With Liz Truss back in the driving seat at Defra, we don’t have the usual mad panic to get her out on a “walk the chain” visit, but have still written to congratulate her for retaining her position just the same.
A couple of weeks ago Georgina and I were lucky enough to be able to visit Denmark for a pig welfare conference that had been laid on by the Danish government. I won’t go into too much detail as it will be covered elsewhere, but suffice to say that I was actually pleasantly surprised by how balanced many of the speakers were.
There were plenty of hardliners in the audience, however, so I had to take to Twitter to tackle some of the more irritating twaddle being linked to the conference. The Danish agriculture minister, Dan Jørgensen is an interesting fish, although a bit too slick and polished for my liking. Typical politician, I guess. On one hand he was advocating a move to organic production (I did have to ask him at one point if we were actually at the same conference, having just heard that Danish organic piglet mortality was 33%) and planning to reduce antibiotic use still further, but in the same breath was saying that you had to be careful you didn’t export your home production by bringing in too much legislation! Epic fail in my view, as he was clearly attempting to appeal to everyone without offering practical solutions for anyone.
Of course, the whole premise of the conference was to promote the new welfare declaration that the Danes, Dutch, Germans and now Swedes have signed up to. Apart from calling on the EC to strengthen existing legislation (reduce stocking densities and phase out castration, farrowing crates, fully slatted floors and tail docking), they’ve also asked that the use of stalls for four weeks after weaning should be banned.
No mention of the crippling financial strain most EU pig producers are currently under, of course. If I was a Danish pig producer, I tell you I’d be more than a little miffed to see what I’d been signed up to deliver. Thankfully the UK is already in a good position for much of what they’re calling for, but there’ll always be challenges, so we’ll keep watching.
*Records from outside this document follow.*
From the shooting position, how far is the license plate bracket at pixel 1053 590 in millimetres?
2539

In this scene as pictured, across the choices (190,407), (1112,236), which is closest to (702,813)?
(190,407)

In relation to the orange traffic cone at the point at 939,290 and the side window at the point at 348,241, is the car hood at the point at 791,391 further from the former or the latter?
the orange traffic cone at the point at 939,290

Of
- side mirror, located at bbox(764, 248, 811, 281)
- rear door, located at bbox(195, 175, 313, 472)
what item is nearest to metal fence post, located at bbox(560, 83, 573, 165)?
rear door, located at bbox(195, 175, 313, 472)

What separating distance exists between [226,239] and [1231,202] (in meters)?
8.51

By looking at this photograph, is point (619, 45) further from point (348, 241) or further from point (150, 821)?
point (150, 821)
Having been slightly annoyed by the Danish chap at the BPEX Innovation conference deriding the UK for lagging behind the rest of the EU in reducing our antibiotic use, I’ve decided to piggyback on a useful trip that Andrew Knowles has organised for farmers and vets as part of the Pig Health and Welfare Council antibiotic use sub-group. The plan is to pop over to The Netherlands for the day and learn everything that we can about how they’re managing to reduce use without impacting on performance. I’m sure I’ll have some interesting titbits to share in my next column.